*Aim of the exercise*: Pictures appear among the records. Write out all else exactly as it stands.

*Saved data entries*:
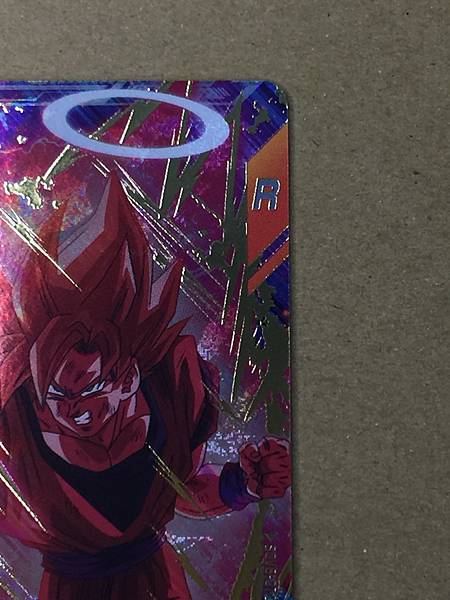 Son Goku SDV6-072 GDR Dragon Ball Super Divers Card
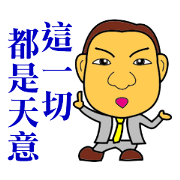 Happy business -Sales Master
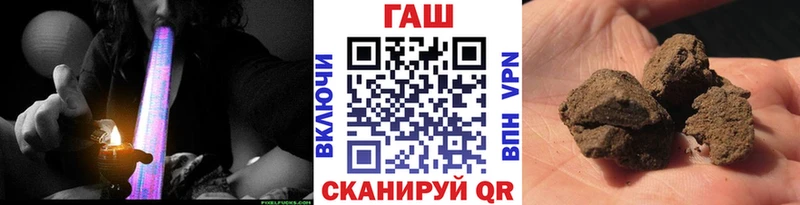 Гашиш гашик  Купить  Тобольск 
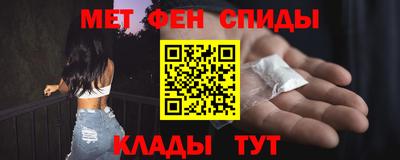 синтетический гашиш Кимры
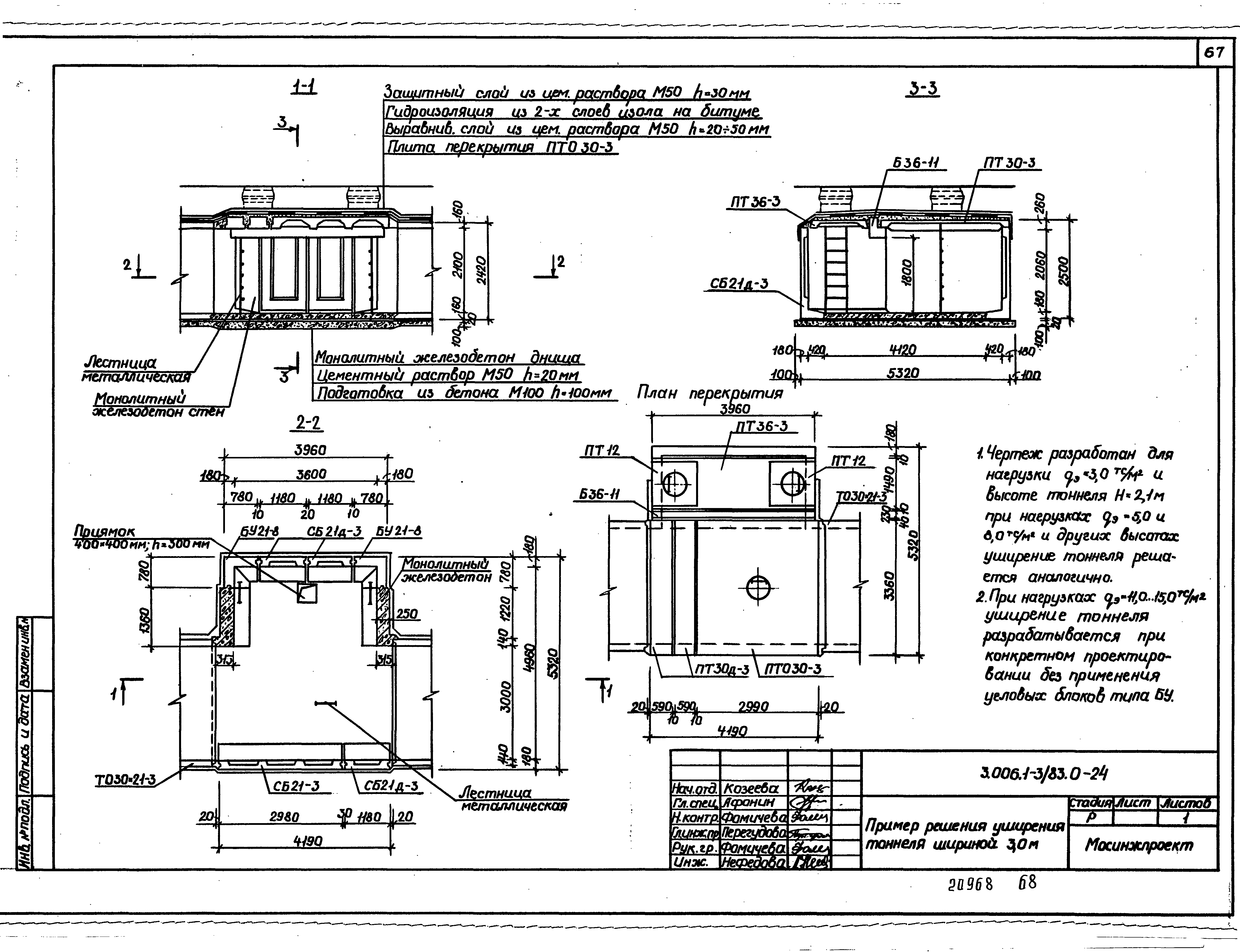 Серия 3.006.1-3/83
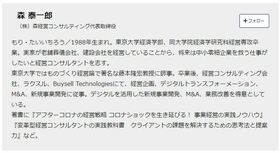 コンサルを使って「大金をドブに捨てる会社」と「伸びる会社」の差…スタート時点で即バレ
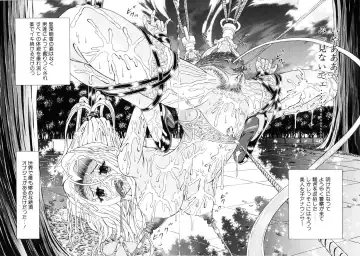 [Kakinomoto Utamaro] Shigyaku no Zetchou (decensored) Fhentai - Page 65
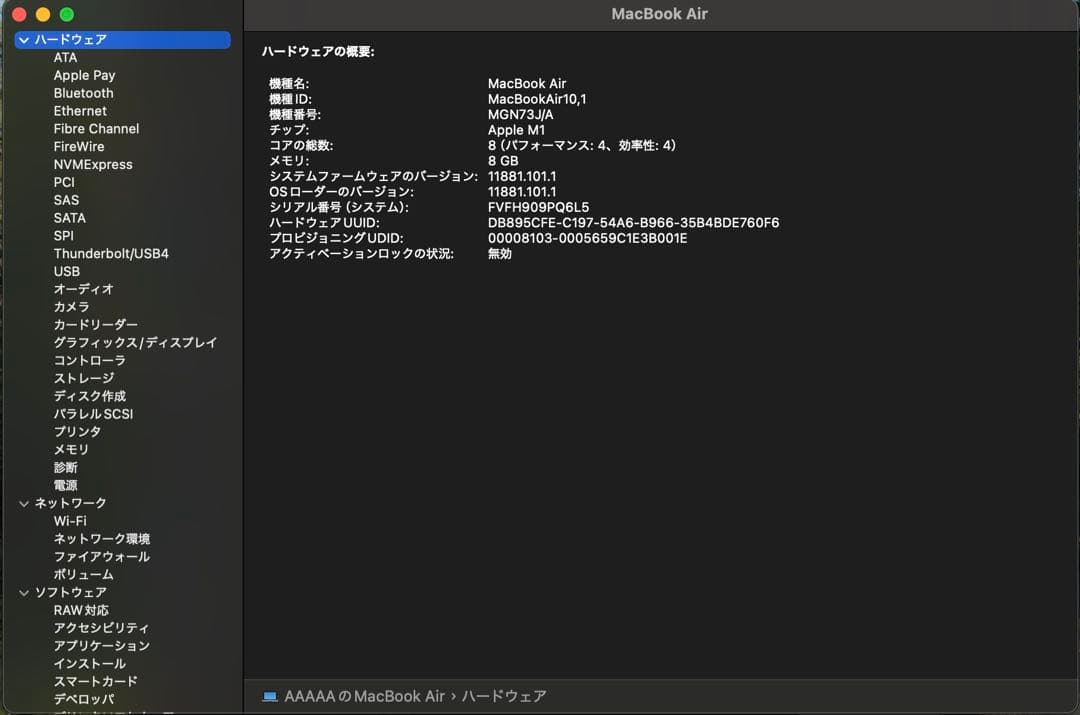 Apple M1 Mac book Air 13インチ 512GB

*Task answer*:
 Son Goku SDV6-072 GDR Dragon Ball Super Divers Card
 Happy business -Sales Master
 Гашиш гашик  Купить  Тобольск 
 синтетический гашиш Кимры
 Серия 3.006.1-3/83
 コンサルを使って「大金をドブに捨てる会社」と「伸びる会社」の差…スタート時点で即バレ
 [Kakinomoto Utamaro] Shigyaku no Zetchou (decensored) Fhentai - Page 65
 Apple M1 Mac book Air 13インチ 512GB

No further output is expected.